[Python-Dev] Drastically improving list.sort() for lists of strings/ints

Tue Sep 13 14:08:35 EDT 2016

[Terry Reedy <tjreedy at udel.edu>]
>> Tim Peters investigated and empirically determined that an
>> O(n*n) binary insort, as he optimized it on real machines, is faster
>> than O(n*logn) sorting for up to around 64 items.

[Nikolaus Rath <Nikolaus at rath.org>]
> Out of curiosity: is this test repeated periodically on different
> architectures? Or could it be that it only ever was true 10 years ago on
> Tim's Power Mac G5 (or whatever he used)?

It has little to do with architecture, but much to do with the
relative cost of comparisons versus pointer-copying.  Near the end of

https://github.com/python/cpython/blob/master/Objects/listsort.txt

"""
BINSORT
A "binary insertion sort" is just like a textbook insertion sort, but instead
of locating the correct position of the next item via linear (one at a time)
search, an equivalent to Python's bisect.bisect_right is used to find the
correct position in logarithmic time.  Most texts don't mention this
variation, and those that do usually say it's not worth the bother:  insertion
sort remains quadratic (expected and worst cases) either way.  Speeding the
search doesn't reduce the quadratic data movement costs.

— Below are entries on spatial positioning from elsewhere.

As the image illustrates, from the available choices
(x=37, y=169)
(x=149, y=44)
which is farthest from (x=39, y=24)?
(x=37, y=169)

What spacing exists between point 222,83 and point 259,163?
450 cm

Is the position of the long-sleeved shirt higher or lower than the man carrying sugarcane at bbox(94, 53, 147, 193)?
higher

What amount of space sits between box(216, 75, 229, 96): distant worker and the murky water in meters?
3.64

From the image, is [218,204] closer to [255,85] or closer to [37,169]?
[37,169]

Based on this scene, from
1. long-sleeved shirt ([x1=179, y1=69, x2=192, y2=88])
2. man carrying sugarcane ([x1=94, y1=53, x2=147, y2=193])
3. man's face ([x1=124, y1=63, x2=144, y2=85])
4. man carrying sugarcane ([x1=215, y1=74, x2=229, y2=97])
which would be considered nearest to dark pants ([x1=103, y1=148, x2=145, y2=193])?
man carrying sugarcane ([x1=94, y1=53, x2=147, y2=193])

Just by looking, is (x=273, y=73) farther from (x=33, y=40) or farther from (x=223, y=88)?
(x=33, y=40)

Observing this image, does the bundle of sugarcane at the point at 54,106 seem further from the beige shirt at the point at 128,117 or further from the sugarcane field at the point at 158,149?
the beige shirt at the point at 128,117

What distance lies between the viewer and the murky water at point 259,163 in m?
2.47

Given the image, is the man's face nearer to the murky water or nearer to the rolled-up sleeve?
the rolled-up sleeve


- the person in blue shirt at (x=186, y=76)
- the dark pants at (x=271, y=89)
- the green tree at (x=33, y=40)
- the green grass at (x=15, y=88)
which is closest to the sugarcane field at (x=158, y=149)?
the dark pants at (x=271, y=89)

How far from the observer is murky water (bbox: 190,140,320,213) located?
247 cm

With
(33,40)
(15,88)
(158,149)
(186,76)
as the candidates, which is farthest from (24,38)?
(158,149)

But in CPython's case, comparisons are extraordinarily expensive compared to
moving data, and the details matter.  Moving objects is just copying
pointers.  Comparisons can be arbitrarily expensive (can invoke arbitrary
user-supplied Python code), but even in simple cases (like 3 < 4) _all_
decisions are made at runtime:  what's the type of the left comparand?  the
type of the right?  do they need to be coerced to a common type?  where's the
code to compare these types?  And so on.  Even the simplest Python comparison
triggers a large pile of C-level pointer dereferences, conditionals, and
function calls.

So cutting the number of compares is almost always measurably helpful in
CPython, and the savings swamp the quadratic-time data movement costs for
reasonable minrun values.
"""

Binsort does a close to optimal number of comparisons on randomly
ordered data, and that's the point.  Also, in the context of the
overall sorting algorithm, binsort is used to _extend_ the length of a
naturally occurring "too short" run.  There's no need to sort the
whole thing from scratch, because we already know the prefix is
sorted.  That makes binsort a more-than-less obvious choice.(it takes
full advantage of knowing that the prefix is already ordered).

As that doc also says:

"""
When N is a power of 2, testing on random data showed that minrun values of
16, 32, 64 and 128 worked about equally well. At 256 the data-movement cost
in binary insertion sort clearly hurt, and at 8 the increase in the number
of function calls clearly hurt.
"""

So it settled on forcing minrun into the range 32 <= minrun <= 64 (the
precise value depends on the number of elements in the entire array,
for reasons also explained in that doc).  That's far from either end
where the value clearly mattered.

If the full path through Python's expensive
PyObject_RichCompareBool(X, Y, Py_LT) has gotten significantly faster,
a smaller minrun range may make more sense now; or if it's gotten
significantly slower, a larger minrun range.

But, no, I don't believe anyone retests it.

IIRC, when the algorithm was adopted in Java, they found a minrun
range of 16 through 32 worked marginally better for them, because
_their_ spelling of PyObject_RichCompareBool (for Java object
comparison methods) is faster than CPython's.